An Introduction to Standard ML

Michael P. Fourman

October 29, 2006

1 Prerequisites

Before starting this practical you should read Lecture Note 1, and the note Using Poly/ML.

2 Aims

This practical is designed to get you familiar with the SML programming environment. You should work through it while interacting with the SML system — in subsequent practicals, you will be expected to spend more time thinking about the problems involved before rushing to the nearest workstation! Don’t worry if you don’t understand all of the following material completely — after all, that’s what the lecture course is for. However, you will get more out of this practical if you think about what you are typing, rather than just entering expressions in a mechanical fashion. Lab demonstrators are around to answer your questions while you are using the SML system, so please feel free to ask questions when you need help.

3 Assessment

The final section of the practical contains questions that you should be able to answer by analogy with similar examples provided in the text. They all require you to write some ML code. Your assessment will be based on this code, which should be placed in a file, as described in the Instructions at the end of this note, before 6 pm on Thursday 11th March. You should follow the instructions carefully, as the assessment process will be partially automated, and errors may result in your work being ignored. This practical contributes 4% to your final CS201 mark.

4 Introduction

In this practical you will see several types of data value: booleans, strings, integers, and reals, as well as pairs and tuples of values. These are used because they are simple data types that should be familiar, so we can all agree on a starting point. Most of the examples here are concerned with computing mathematical functions. Subsequent practicals will include more complex data types that can be used to model real-life entities, so please don’t let this practical give you the idea that SML is only of use to mathematicians.

5 Starting the SML system

For this practical, you start the SML system by typing the command “fep ml prac1” for a stand-alone interactive session, or “ml prac1” if you are running ML from within the emacs editor (see the note Using Poly/ML for details). You should get something similar to the following response:

  Poly/ML runtime system version 2.06MX-SUN (10:56 Thu 01 Jul 1993)
  Running with heap parameters (h=1024K,ib=204K,ip=90%,mb=204K,mp=50%)
      .
      .
      .
  >

The “>” is SML’s prompt, i.e., it is waiting for input at this point. If you want to interrupt the SML system at any time, you should just type Ctrl-C, A new prompt, “=>” will then be displayed. Then type a character: q(uit - Exit from system), c(ontinue running), or f(ail - Raise an exception)

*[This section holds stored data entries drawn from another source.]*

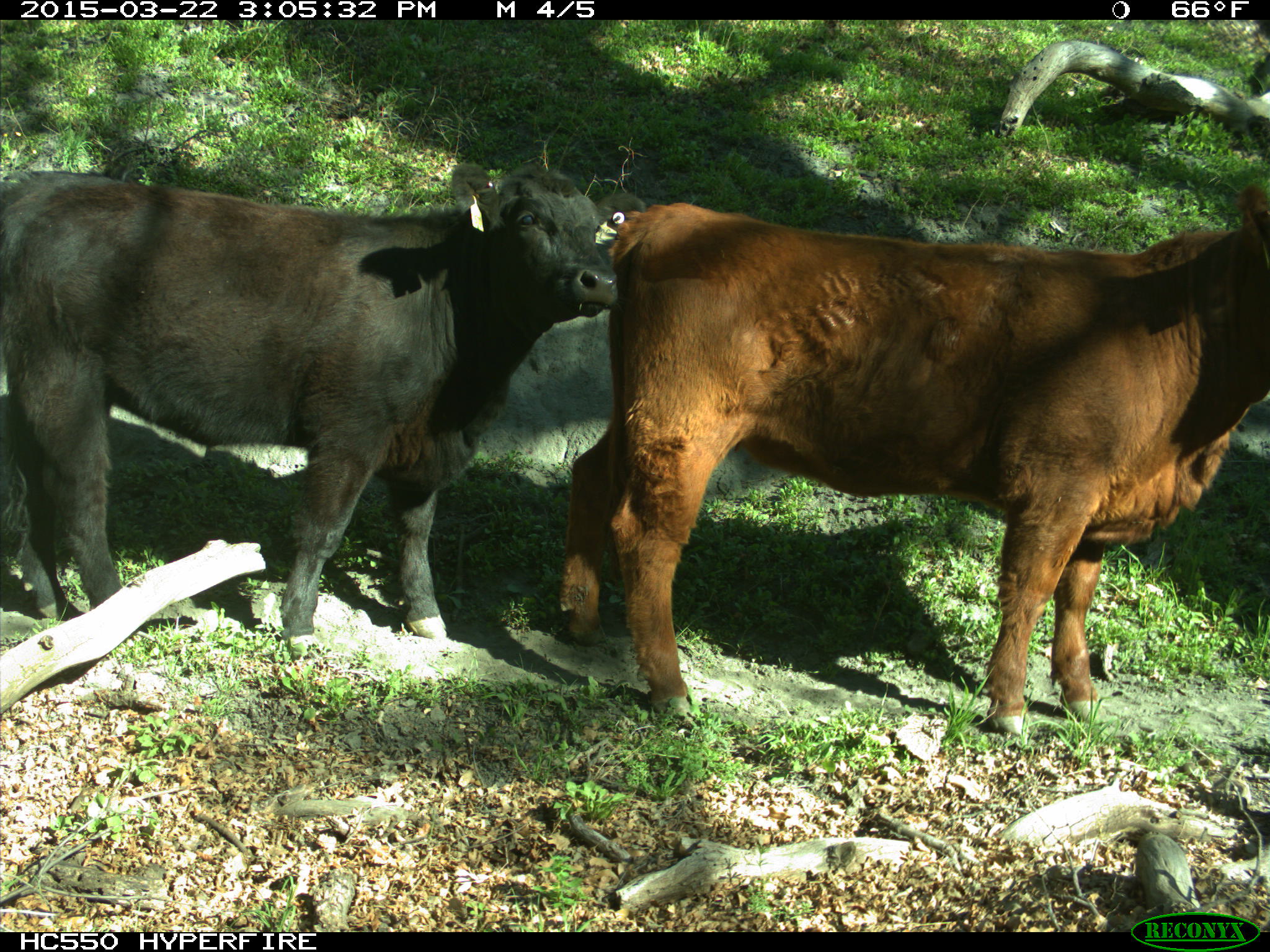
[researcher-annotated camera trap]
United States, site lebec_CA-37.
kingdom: Animalia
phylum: Chordata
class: Mammalia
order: Artiodactyla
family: Bovidae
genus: Bos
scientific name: Bos taurus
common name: domestic cow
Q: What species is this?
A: Bos taurus (domestic cow).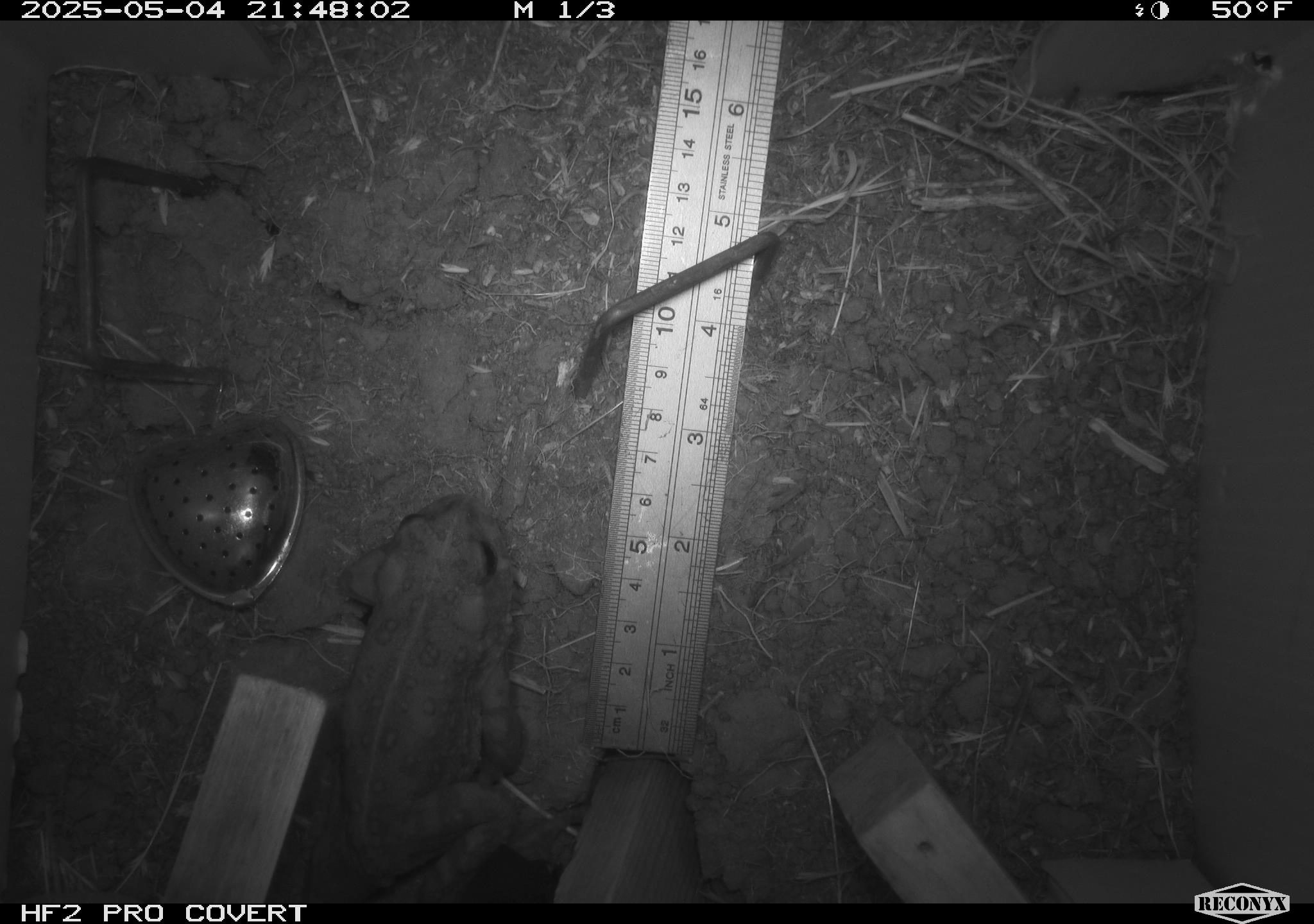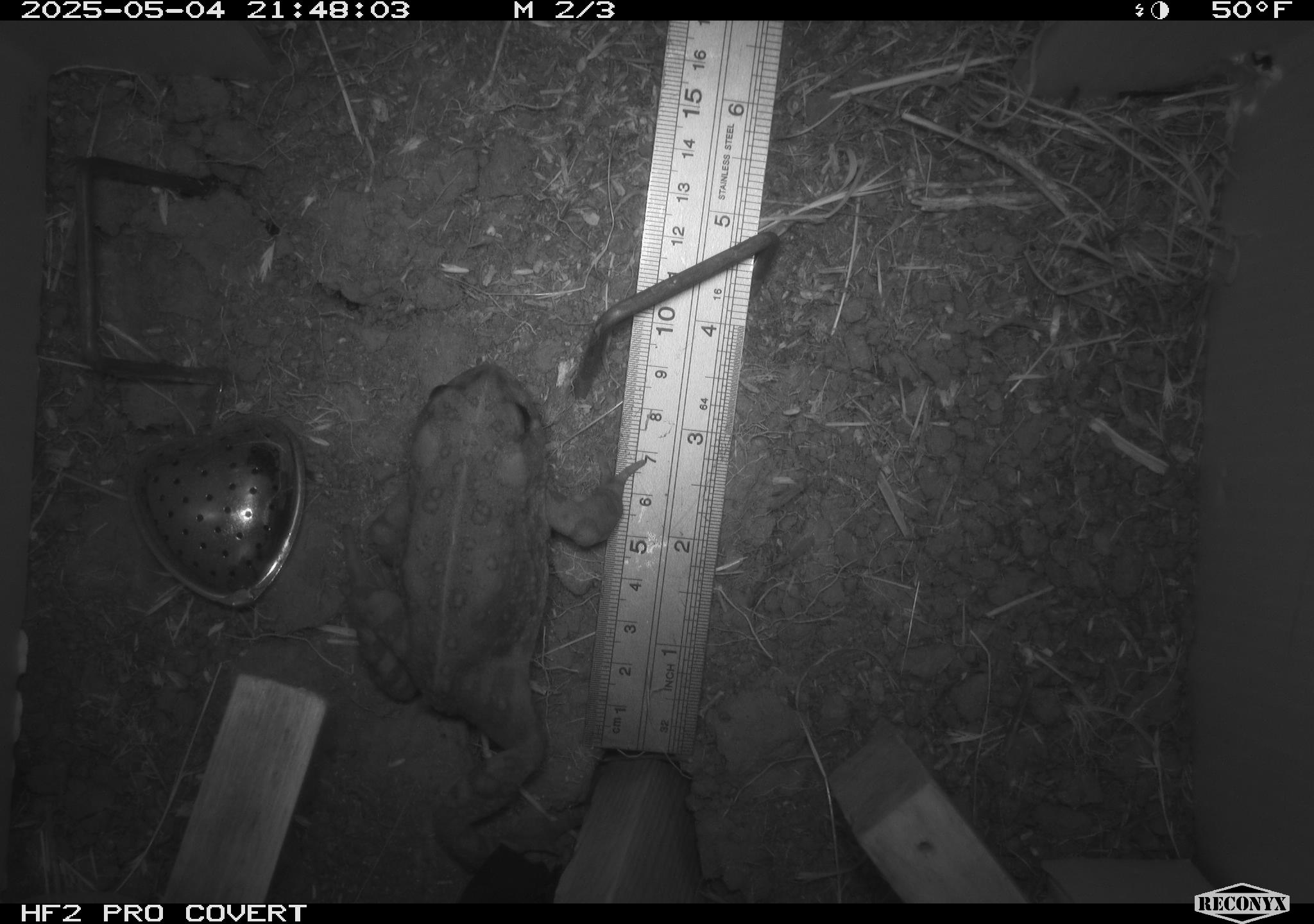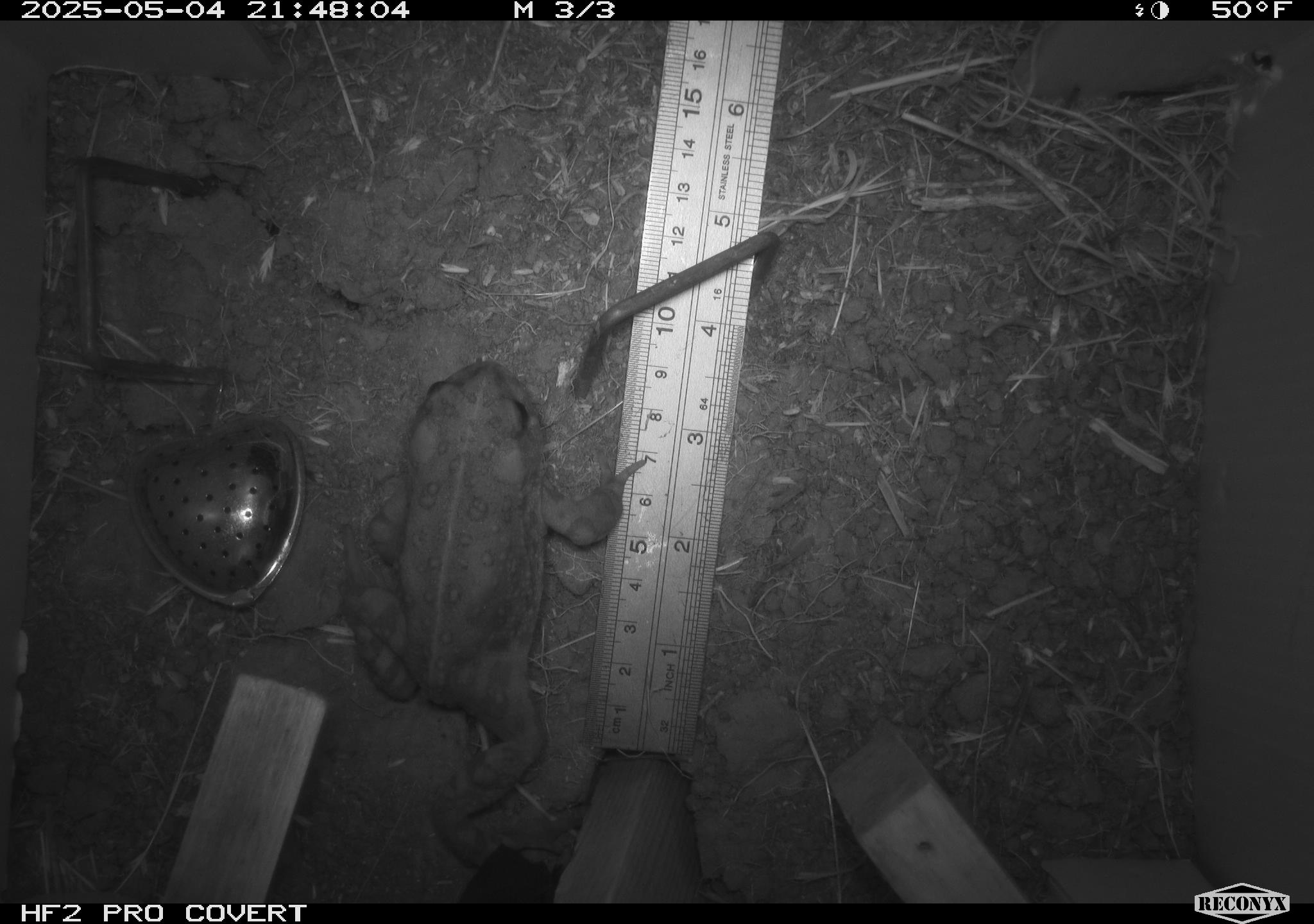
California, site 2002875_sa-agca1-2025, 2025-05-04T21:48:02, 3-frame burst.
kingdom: Animalia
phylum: Chordata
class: Amphibia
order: Anura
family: Bufonidae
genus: Anaxyrus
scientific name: Anaxyrus boreas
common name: western toad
Western toad (Anaxyrus boreas).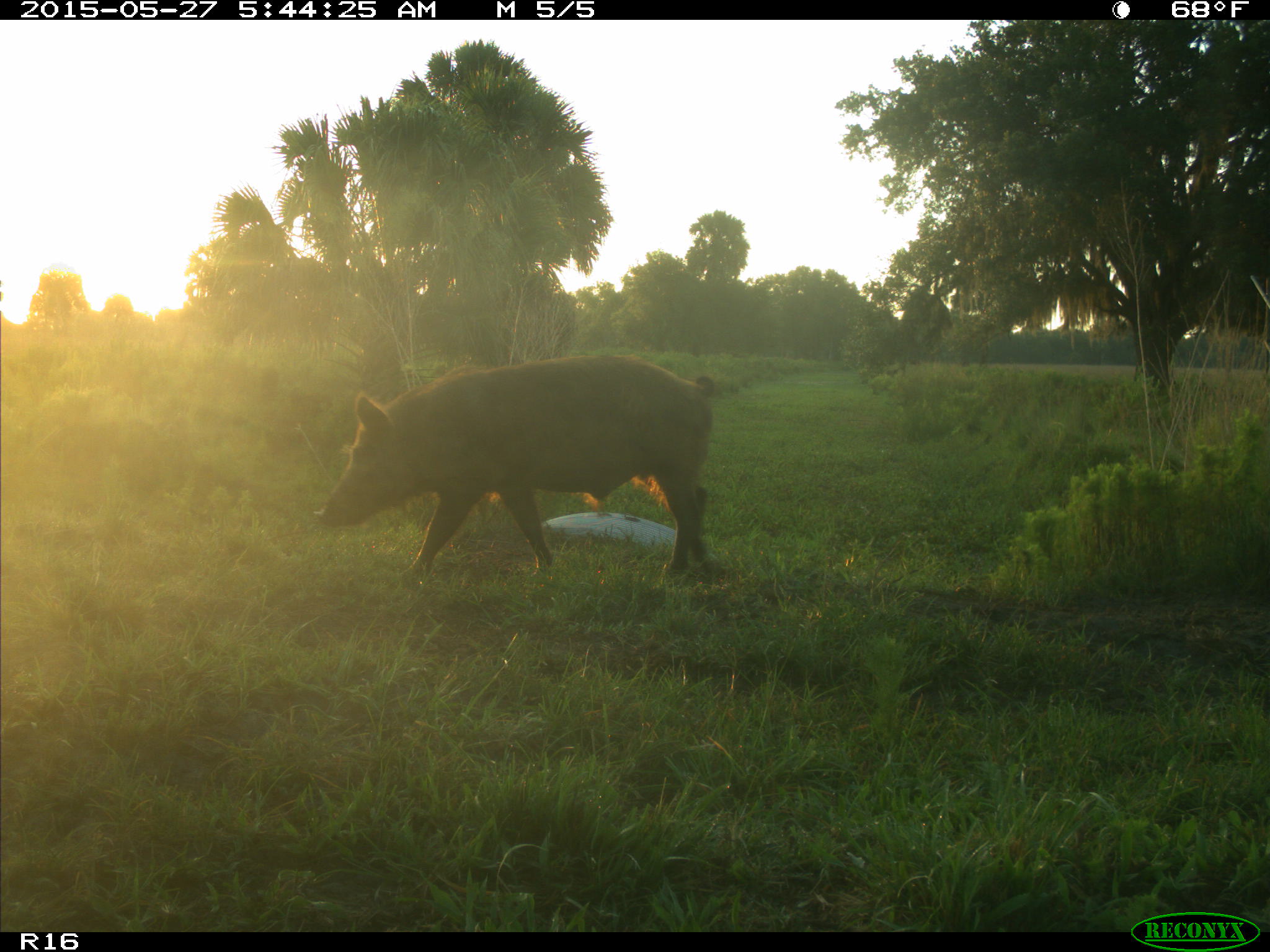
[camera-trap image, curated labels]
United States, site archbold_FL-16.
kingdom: Animalia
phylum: Chordata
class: Mammalia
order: Artiodactyla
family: Suidae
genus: Sus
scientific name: Sus scrofa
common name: wild boar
Sus scrofa (wild boar).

Try typing the following expressions and see what happens:

   2 + 3;
   2 * 3;
   2 + 2 * 3;
  (2 + 2) * 3;

The “;” at the end of each expression tells the SML system to go away and evaluate the expression. Note that the system returns not only a result, but also its type.

It quickly becomes tedious to type in such expressions directly to the SML system, particularly when you make a mistake. There are a number of solutions to this problem. You can recall and edit a previous line using fep control keys (e.g., Ctrl-P and Ctrl-N to move backwards and forwards in the history of input lines, and Ctrl-B and Ctrl-F to move within a line). For longer SML inputs, where line-by-line interaction with the SML system is not required, it is more convenient to put everything into a file. You can then cut and paste between editor and SML windows, or you can tell the SML system to read the file using the command “PolyML.use "filename";”. The note Using Poly/ML outlines a number of ways of creating and editing your ML code. A common mistake is to edit a file to fix a bug, but then forget to save the file before instructing SML to read it. The data read will then be that before the bug fix, which is often the source of much confusion.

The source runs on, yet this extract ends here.